Overlooking an Empty bed

This article has been deidentified to protect the anonymity and confidentiality of the patient in the story. Any matches in names or circumstances to other patients are entirely coincidental.

If, right now, someone asked me what I’d been up to today, I might start with the phrase, “I had dinner.” Then I’d tell them about what exactly I had for dinner, and before that whether my drive home from the lab was notable for any new construction or near-accidents, and all the experiments I went through before then, and then lunch would be too far back to remember exactly what it tasted like, but somehow I would end up in bed at 8 a.m., where the story would end with “I got up.”

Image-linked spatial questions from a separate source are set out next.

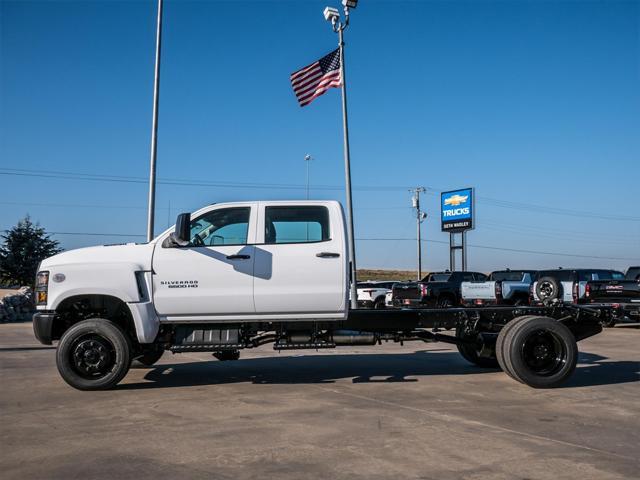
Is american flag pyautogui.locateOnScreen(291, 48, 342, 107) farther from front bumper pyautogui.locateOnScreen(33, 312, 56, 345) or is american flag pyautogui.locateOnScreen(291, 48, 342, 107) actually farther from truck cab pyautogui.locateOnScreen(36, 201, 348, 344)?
front bumper pyautogui.locateOnScreen(33, 312, 56, 345)

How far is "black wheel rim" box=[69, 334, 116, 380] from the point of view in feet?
24.3

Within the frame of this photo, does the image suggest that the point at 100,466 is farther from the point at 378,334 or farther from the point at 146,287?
the point at 378,334

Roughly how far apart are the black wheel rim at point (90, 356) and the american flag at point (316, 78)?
48.6 feet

One patient, Chuck, was someone who gave a shorter answer. “You came in,” he said. “So I got up.” I believed him. He was lying down when I entered the room. I waited for him to see me. I knew when he did because the bed would start creaking and bending, and after eight-or-so seconds, he was in a sitting position. Then he heaved his left leg over the side of the bed and used his arms to pull his right leg over as well. This is where, sometimes, he took a short break. Afterward, he motioned for his wheelchair, and I brought it to him. Planting his left foot on the ground, he pivoted, finding the arms of his chair without looking before falling into the seat. This is where, always, he took a break.

I was there as a patient visitor, a college student with no prior experience in any clinical setting, and one who could give no advice or physical comfort. I was there to learn about the wards — what the patients ate, what they watched and what they talked about. I was there to carry a conversation, or at least, some semblance of one. I told Chuck once that he didn’t have to sit up. I was just there to talk, and only if he wanted. “Gives me something to do,” he said.

I like to think that if, later, someone else asked Chuck what he did that day, he might mention talking to this college student from the local university. How he told the kid these stories about his youth in Japan and his adult life and his love for it all except Sacramento. And how they ambled through the courtyard, where the breeze was easy and smelled like damp soil. I like to think he would give himself a bit more credit.

But it could be true that, for Chuck, the only thing he thought worth mentioning was that he had gotten himself upright and out of bed — for a time, pushing his body nearly to its capacity. This could have been credit enough. After all, I wasn’t ever allowed to visit late enough for the second part of this ritual. I can only wonder if the climb back into bed was more difficult or if it was eased, even a little bit, by the prospect of a new day. Another one worth getting up for.